– Как будто завтра жизнь закончится, а не начнется, – на днях уже сказал он адъютанту Соколяку. Тот усмехнулся:
– Смерть начинается там, где заканчивается жизнь.
Год назад Соколяк едва успел выбить из рук обкуренного десантника автомат, когда тот, не моргнув белесым выпуклым глазом, запустил очередь в штабных генералов и полковников. В тех глазах не было жизни.
Однако войско, как море, раскачивалось от утра к вечеру, от прилива к отливу, но не выходило из берегов. Ютов уже надеялся, что еще день – и оно вытечет рекой сквозь темные ущелья, и афганцы будут смотреть этой мутной февральской воде вслед с утесистых берегов. Может случиться, что разведчики напорются на минное поле, может быть, пара «стариков» поднимут бузу, но в целом вывод его дивизии пройдет под знаком мирной звезды. Так же считали и штабные, те, кто еще оставался в «сознанке». Так бы и было…
Но днем пришел черный приказ от Главпура. Лучше бы его вообще не было, этого Главпура. Лучше бы Горбачев с него начал свою «Женеву». Главное политуправление Советской армии приказывало авиации нанести ракетно-бомбовые удары по позициям моджахедов на пути следования уходящих колонн. Во избежание нападения с флангов.
Ютов обхватил голову руками. Эти сволочи даже закончить войну не могут по-человечески. Руслан Русланович сочно стукнул кулаком по столу, и тяжелая, из кости, индийская пепельница подскочила в испуге.
– Соколяк! – крикнул он, и адъютант черным вопросительным знаком вырос на пороге.

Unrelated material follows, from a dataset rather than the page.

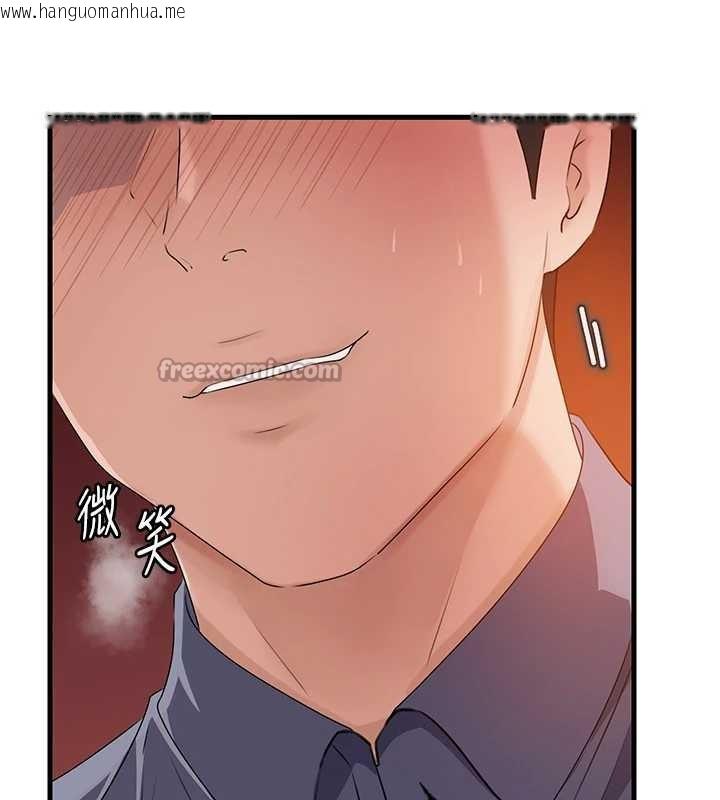 韩国漫画岳母为何那样韩漫_岳母为何那样-第79话-我好喜欢被视奸的感觉在线免费阅读-韩国漫画-第45张图片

– Политруки решили отутюжить ковром на прощание. Суки. – Ютов не стеснялся в выражениях перед офицером, ставшим его тенью.
– Кто-то «там» орден захотел. Верно. Потом будет труднее колодку удлинять.
Ютов еще раз приложил стол, но на сей раз ладонью, бережнее.
– Масуд не простит обмана. Иди к Масуду. Пусть узнает.
У Ютова была отлаженная схема обмена информацией с командирами Масуда через посредников, но сейчас идти этим путем не было времени. Очень не хотелось рисковать Соколяком, но никому другому не мог он доверить поручение, за которое его самого с легкостью отдали бы под трибунал «те». Если бы прознали.
Соколяк прищурил глаза. В заостренном русском лице проявилось монгольское. Поручение его явно не привлекало.
– Лев не простит бомбежки. Но будет поздно. Отольется Наджибу. Но для нас война закончится, – медленно, хирургически расчленяя слова на слоги, выговорил он.